Genetic Switches Found in Aggressive Ovarian Cancer

In 2021, the Ovarian Cancer Research Alliance (OCRA) grantees made significant discoveries advancing the understanding, prevention, and treatment of ovarian cancer. They identified unique genetic switches linked to ovarian tumors and pinpointed three potential drug targets for aggressive ovarian cancers. Research revealed how certain cells contribute to immunotherapy resistance, with targeting specific signaling pathways improving tumor response to immunotherapy. A key enzyme, UCHL1, was discovered, which may help develop future therapies through targeted inhibitors. Scientists found a potential “Achilles’ Heel” in ovarian cancer cells and a new biomarker that could lead to more targeted treatments.

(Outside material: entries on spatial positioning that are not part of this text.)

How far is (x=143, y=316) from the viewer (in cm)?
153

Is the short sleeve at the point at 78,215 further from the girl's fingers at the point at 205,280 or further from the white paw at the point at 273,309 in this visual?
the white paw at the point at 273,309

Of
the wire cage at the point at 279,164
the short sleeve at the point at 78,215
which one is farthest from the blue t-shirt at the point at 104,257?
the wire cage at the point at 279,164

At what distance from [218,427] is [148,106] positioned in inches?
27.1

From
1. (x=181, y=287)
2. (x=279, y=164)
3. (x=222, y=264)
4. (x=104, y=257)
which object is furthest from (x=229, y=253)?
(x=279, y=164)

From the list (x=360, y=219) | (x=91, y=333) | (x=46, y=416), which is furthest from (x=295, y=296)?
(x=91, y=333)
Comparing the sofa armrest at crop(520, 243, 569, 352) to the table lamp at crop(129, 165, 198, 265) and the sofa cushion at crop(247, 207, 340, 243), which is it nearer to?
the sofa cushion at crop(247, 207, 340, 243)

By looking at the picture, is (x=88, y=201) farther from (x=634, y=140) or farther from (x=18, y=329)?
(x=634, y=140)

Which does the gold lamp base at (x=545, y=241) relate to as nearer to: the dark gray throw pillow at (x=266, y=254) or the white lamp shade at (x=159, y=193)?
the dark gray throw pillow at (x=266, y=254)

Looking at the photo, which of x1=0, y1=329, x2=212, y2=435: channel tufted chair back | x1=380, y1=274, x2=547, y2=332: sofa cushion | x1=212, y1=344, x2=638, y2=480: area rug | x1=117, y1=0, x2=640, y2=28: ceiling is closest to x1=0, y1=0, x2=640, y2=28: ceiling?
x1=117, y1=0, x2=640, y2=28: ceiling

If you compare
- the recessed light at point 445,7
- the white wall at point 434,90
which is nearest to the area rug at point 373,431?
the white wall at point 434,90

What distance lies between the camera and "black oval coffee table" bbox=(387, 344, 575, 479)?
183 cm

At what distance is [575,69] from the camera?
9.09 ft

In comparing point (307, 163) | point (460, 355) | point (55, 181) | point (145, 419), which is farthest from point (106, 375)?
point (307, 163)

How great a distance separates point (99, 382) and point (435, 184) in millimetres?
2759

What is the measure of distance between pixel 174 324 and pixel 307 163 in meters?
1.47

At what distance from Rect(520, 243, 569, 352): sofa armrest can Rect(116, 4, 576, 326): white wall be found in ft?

Another breakthrough showed that the antibiotic novobiocin can kill tumor cells with BRCA1 or BRCA2 mutations, including those resistant to PARP inhibitors, offering hope for resistant cases. Combining CDK9 inhibition with PP2A activation enhanced anti-cancer effects in preclinical models, suggesting new transcription-based therapies. Vulnerabilities were discovered in cancer cells with ARID1A mutations, opening new treatment pathways for ovarian clear cell carcinoma. Additionally, potential biomarkers were identified in subgroups of high-grade serous ovarian cancer to aid targeted therapy development.

OCRA-supported research was published in top journals such as Lancet Oncology, New England Journal of Medicine, and Cancer Discovery, highlighting the high impact of these findings. The discoveries also emphasized the importance of increased genetic testing and counseling, especially among high-risk Black women, addressing health disparities. These advances collectively pave the way for improved diagnostic tools, personalized treatments, and better outcomes for ovarian cancer patients.